Q: Let's talk about design tools for a moment. The traditional MEMS design approach uses finite element analysis, which is slow. The alternative has been the use of simplified, handcrafted models. What does MEMS+ offer that's different?

A:  We use high-order, nonlinear finite elements, so our models are more accurate than reduced order models and they simulate almost as fast. This gives designers the ability to explore design spaces and optimize designs much more rapidly. And our models can run efficiently in simulation tools like Simulink and Cadence Spectre. They are not quite as accurate as conventional finite element analysis models, but you can learn a lot more.

Or course we also support conventional finite element analysis with CoventorWare, which does detailed coupled electro-mechanical physics. But with MEMS+ we offer another level of hierarchy so you can model a bigger area, like a full gyroscope.

Q: MEMS+ is a model creation and analysis environment. How does it work with Virtuoso?

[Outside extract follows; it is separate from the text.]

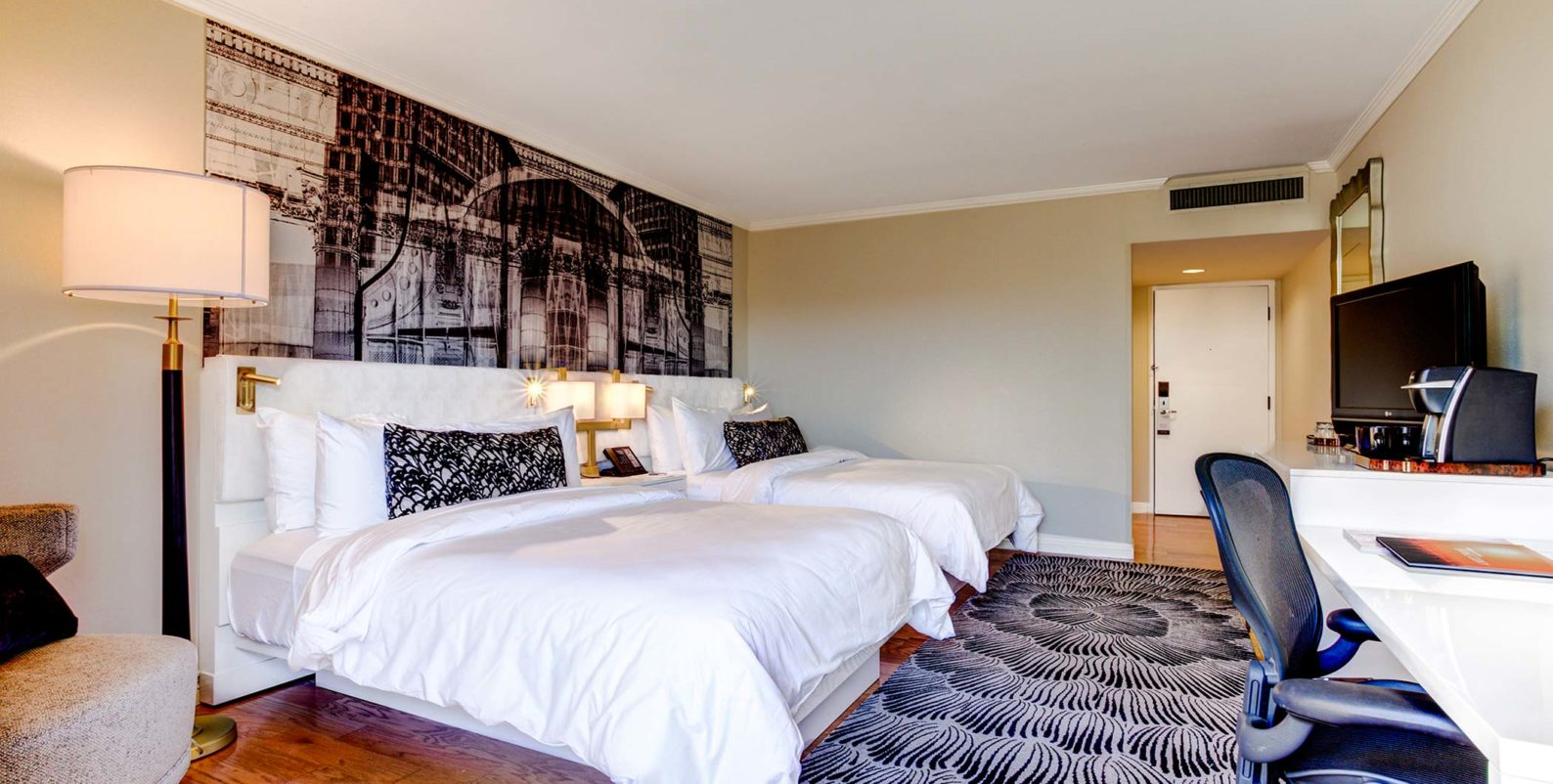 Queen Room at Avenue of the Arts Costa Mesa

A: We have created a very tight link. Virtuoso users can import fully parametric MEMS+ models through a MEMS+ menu item that we insert in the Cadence Library Manager. During import, we generate a schematic symbol and netlist.  IC designers can then place the symbol in their schematic and run whatever simulations are appropriate for their design. The parameters of the MEMS+ model can be adjusted via the usual dialog that's available for any symbol in a Virtuoso schematic.

Q: You recently announced MEMS+ 4.0, which offers a new capability to export reduced order models in Verilog-A format. How will this be used?

A: Our MEMS+ models are fully nonlinear and they allow many thousands of degrees of freedom. They are very complex and accurate, but they can slow simulations. We've added capabilities to provide IC designers with a simplified model in Verilog-A format. These exported Verilog-A models can be used in Spectre or any other simulator that supports Verilog-A. It speeds up the simulations dramatically - there could be a 100X speed improvement.

MEMS engineers can still use MEMS+ models with all the degrees of freedom and nonlinearities to understand their device designs and perfect them. With the exported Verilog-A models, IC designers can do most of their simulations with the simplified models and only use the full MEMS+ models for extreme corner cases.